Um projeto de lei que proíbe conversões a outra religião, embora a Constituição da Índia permita, foi rejeitado pelo governador de Gujarat. Este é o terceiro caso nos últimos meses em que esse tipo de tentativa de limitar a expansão de outras crenças não é bem sucedida.

Para o cardeal Toppo este é um bom sinal de que a Índia ainda é democrática e secular.

O governador de Gujarat, Nawal Kishore Sharma, mandou de volta à assembléia uma emenda controversa contra a conversão religiosa, dizendo que viola o princípio de liberdade de religião. A administração do partido Baharitya Janata (BJP) não reagiu à decisão.

De acordo com a proposta, só seriam consideradas legais as conversões que acontecessem dentro da mesma confissão religiosa, por exemplo, do catolicismo romano para o protestantismo e dos muçulmanos sunitas para xiitas.

Lei anticonversão

Porém, a decisão do governador não muda a lei anticonversão de 2003 que ainda castiga qualquer um que promover conversões forçadas do hinduísmo para o islã, por exemplo.

Nawal Sharma disse que qualquer mudança não viola o artigo 25 da Constituição da Índia que reconhecesse o direito para professar, praticar e orar na própria religião.

Dando boas-vindas à recusa do governador, John Dayal, presidente do Conselho Cristão Para Toda a Índia (AICC, sigla em inglês), convocou o governo indiano a agir contra leis semelhantes em vários Estados que violam o direito à liberdade de religião e encorajam a perseguição policial e tentativas injustas, especialmente em áreas rurais.

“As leis de religião são uma tentativa disfarçada de restringir a liberdade de crença sob o pretexto de prevenir conversões forçadas”, disse ele.

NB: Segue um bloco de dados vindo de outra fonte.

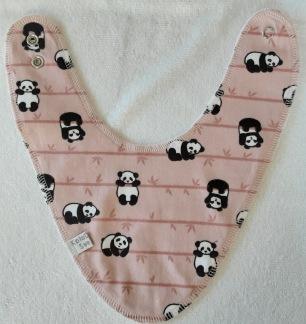 Pandor på gammel rosa botten - Ca: 2-14 månader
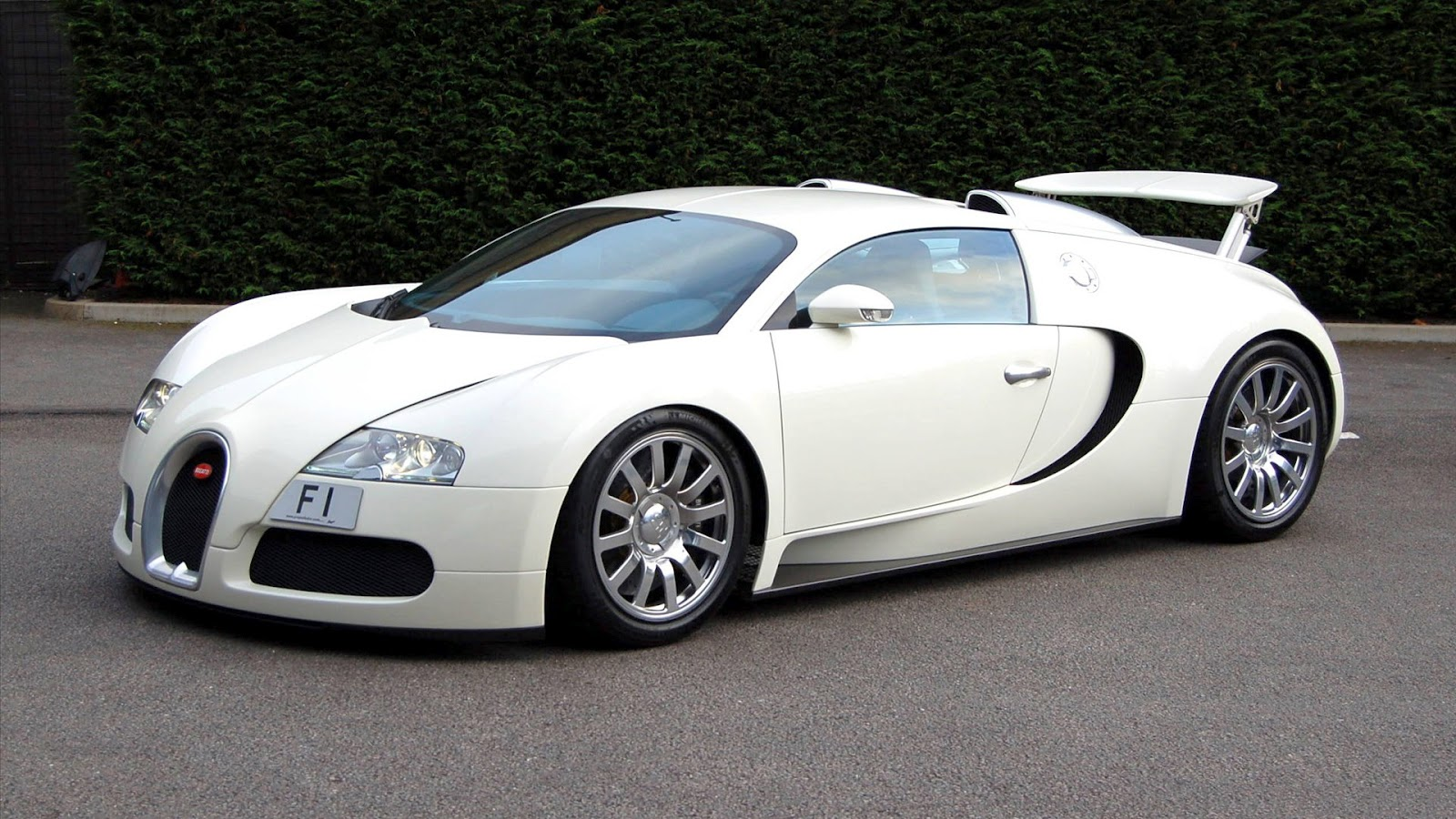 newsational bugatti veyron 16 4 world 39 s fastest and a super car. Black Bedroom Furniture Sets. Home Design Ideas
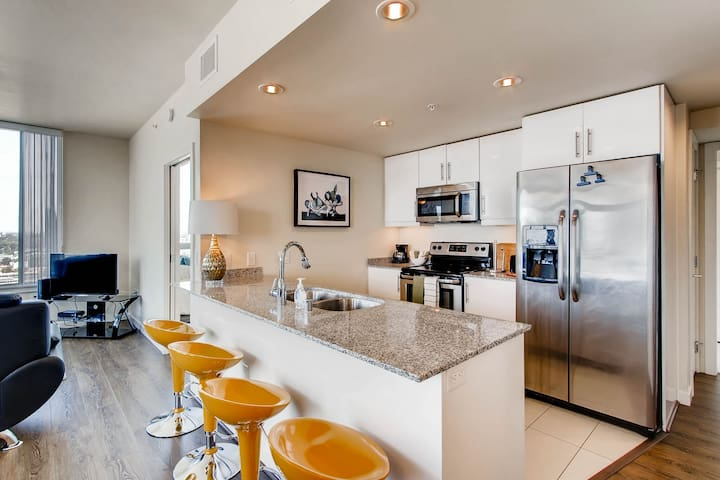 Stunning 3 BR/2 BA ~Luxury ~ 38th Floor ~ DownTown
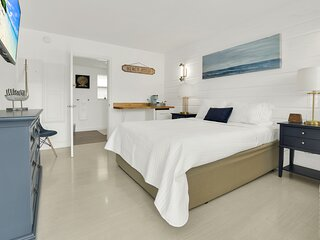 Boutique hotel Queen room 1 block from the Beach!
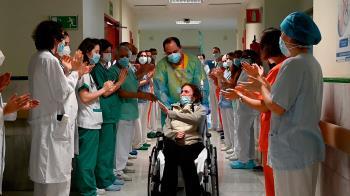 El Hospital Gregorio Marañón da el alta entre aplausos a Elsa, el mismo día que cumple años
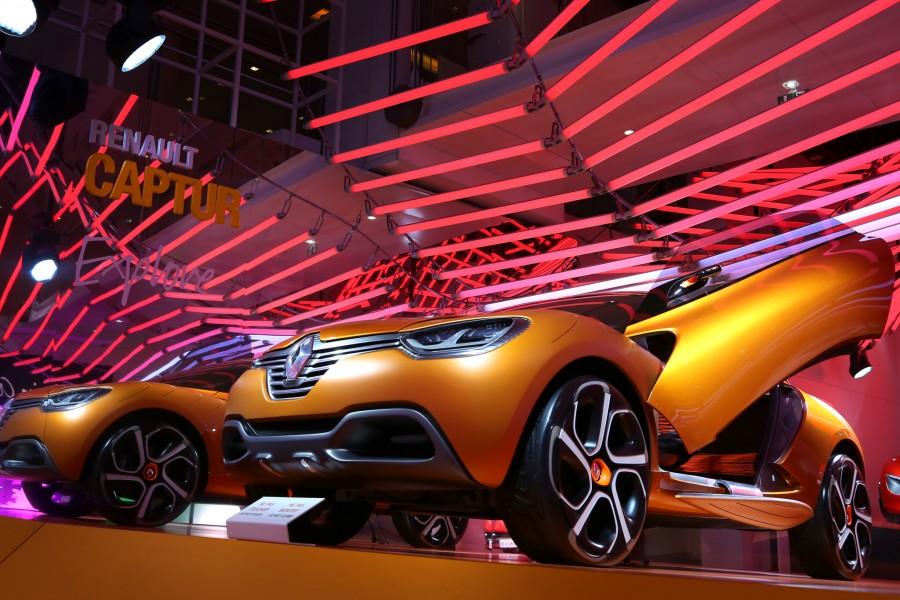 Kinetic Lights-Renault-Color Manifesto-009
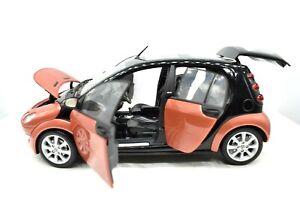 Miniature voiture Kyosho Smart Forfour auto 1/18 diecast Modélisme De Véhicules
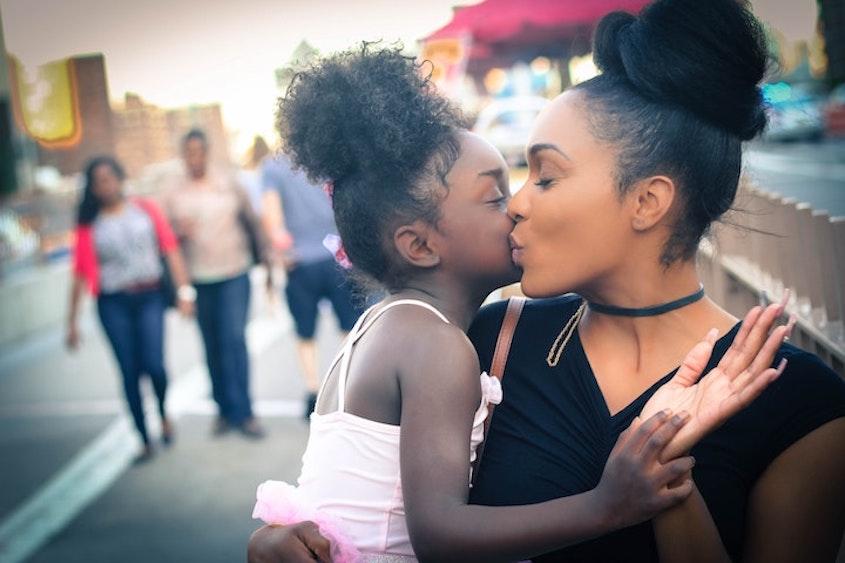 viva la mamma! bacio tra mamma e figlia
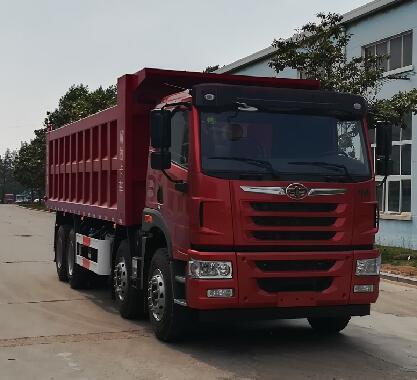 自卸式垃圾车主要是运载生活垃圾,亦可支输灰,砂,石,土等散装建筑材料,也可以在矿山或煤建中送矿石或煤。封闭式垃圾车厂家图片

“Pratibha Patil, governador de Rajasthan, também rejeitou uma proposta de emenda semelhante na assembléia estatal embora a população cristã local seja menor que 1%. O outro caso aconteceu em Madhya Pradesh, onde o governador Balram Jhakkar se recusou a assinar emendas propostas pelo BJP,” informou John Dayal.

Presas por causa da fé

“Apesar das leis de anticonversão, a Igreja permanece missionária por vocação”, disse o cardeal Toppo. “Continue suas atividades de evangelização e se orgulhe de participar do sofrimento de Cristo.”

Em Orissa, duas freiras foram presas com base na seção 4 do Ato de Liberdade Religiosa do Estado, nos quais foram acusadas de conversão forçada. “Eu lhes falei que esta é uma ocasião para estarem alegres porque foram encarceradas debaixo de falsas acusações. Realmente a Igreja na Índia sempre fará o que puder, mesmo que isso signifique ser perseguida”.

“Ironicamente, quando Orissa foi devastado por um ciclone, as mesmas freiras trabalharam incansavelmente para salvar vidas, ajudando as vítimas e a comunidade inteira sem a preocupação de casta ou religião. É triste como isto foi esquecido”, lembrou Toppo.